In 1784, at the age of 18, he became a student at the Royal Academy. He wedded Mary Mann (1766–1845) in 1785 at Marylebone Church, London. Their son, Thomas Mann Baynes (1794–1854), was also a noted watercolour artist.

==Career==
The marriage was without the consent of Campbell, his patron, and this resulted in a loss of support for Baynes and the withdrawal of the opportunity for an Italian tour. Thrown on his own resources he obtained employment from the Polygraphic Society, a Woolwich based company formed for the reproduction of pictures. The company produced reproductions of celebrated works and having touched them up by hand, sold them at a fee. Baynes was to earn £100 a year for this work. The failure of the company lead to his move to Chelsea, followed by moves to 38 Dean Street, Soho, 103 Wardour Street and finally 73 Castle Street near Oxford Street where he remained for 40 years until his death in 1837.

A large proportion of his time was occupied in teaching drawing (in which he had a good practice) and working for architects such as Sir Jeffry Wyattville. Among his pupils were John Wood, who produced a portrait of Baynes; Sir Henry Sass, who founded a school of art, Sass's Academy, in Bloomsbury; and J.D. Harding, the landscape painter whose name is connected with the advancement of lithography. Baynes's teaching activities and his ever-expanding family (he had eight children) put pressure on his own landscape painting. He was, however, a constant exhibitor of watercolours, and occasionally oils, at the Royal Academy between 1796 and 1837. He specialised in watercolour drawings of Norfolk, North Wales, Cumberland and later, Kent. Frequently he introduced figures and cattle.
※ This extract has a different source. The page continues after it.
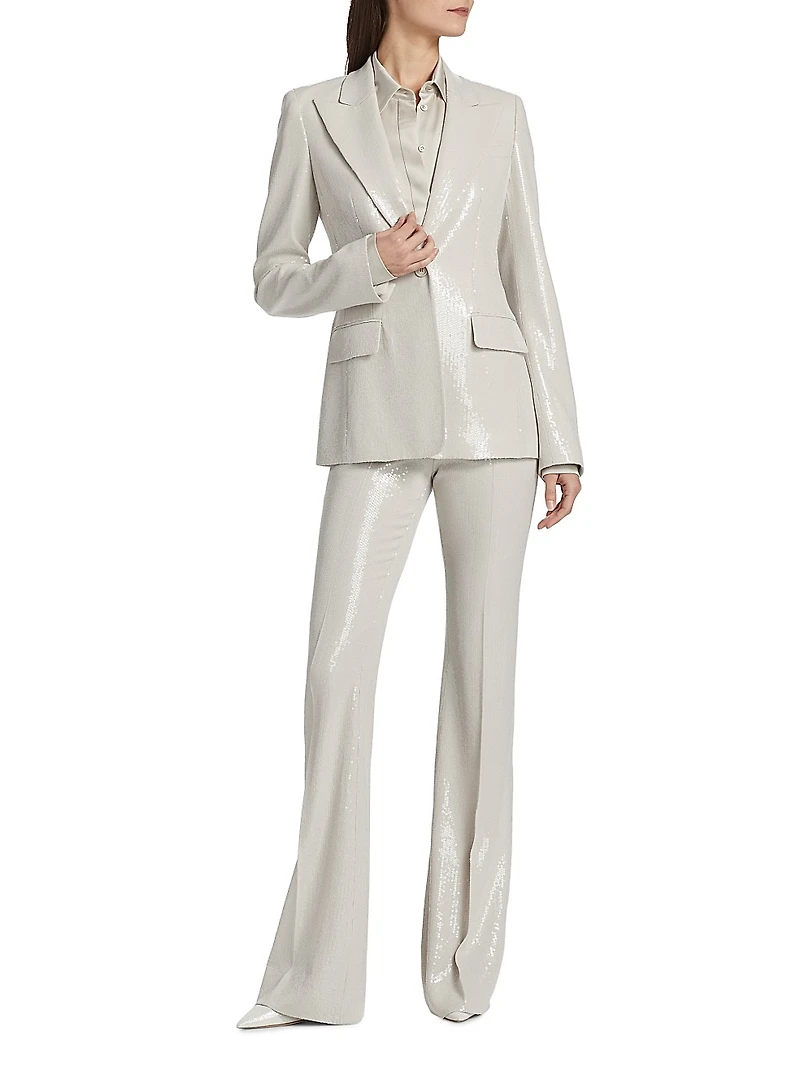 Georgina Sequined Single-Breasted Blazer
Both Baynes and his wife were members of the Sandemanian Church. The Sandemanians were a small, devoted and fundamentalist Christian sect that formed tight-knit communities of small congregations across the UK and in Danbury, Connecticut. The London community boasted Michael Faraday amongst its deacon elders. In the north of England it is likely that Baynes was a member of one of the Cumbrian branches but on his move to London he made his confession of faith and became a full member of the London congregation (Paul's Alley in the Barbican) in June 1792, some nine months after Michael Faraday's birth.

Baynes drew landscapes while traveling in England and Wales. His sketch books show that he visited the South of England in 1802, Wales and the West of England in 1810, Cumberland in 1815 and Kent in 1816.

James Baynes died of an 'affection of the heart' on 12 May 1837. Both he and his wife Mary are buried in St. Johns Wood Cemetery, London.

==Works==

Baynes' works include:

- The Well in Carisbrook Castle (31.5 x 28, ink and wash)
- Castle Ruins with Figures (45.4 x 62.4, watercolour on paper)
- Caernarvon Castle Across the River (37.7 x 53.8, watercolour on paper)
- City Street Corner Scene with Figures (26.03 x 18.16, watercolour on paper)
- Figures on a Lakeland Track (18 x 29, watercolour on paper)

==Bibliography==

- Groves, Algernon: A Dictionary of Artists Who Have Exhibited Works in the Principal London Exhibitions 1760-1893, Kingsmead reprints, 1970.
- Cantor, Geoffrey: Michael Faraday, Sandemanian and Scientist, Macmillan, 1991.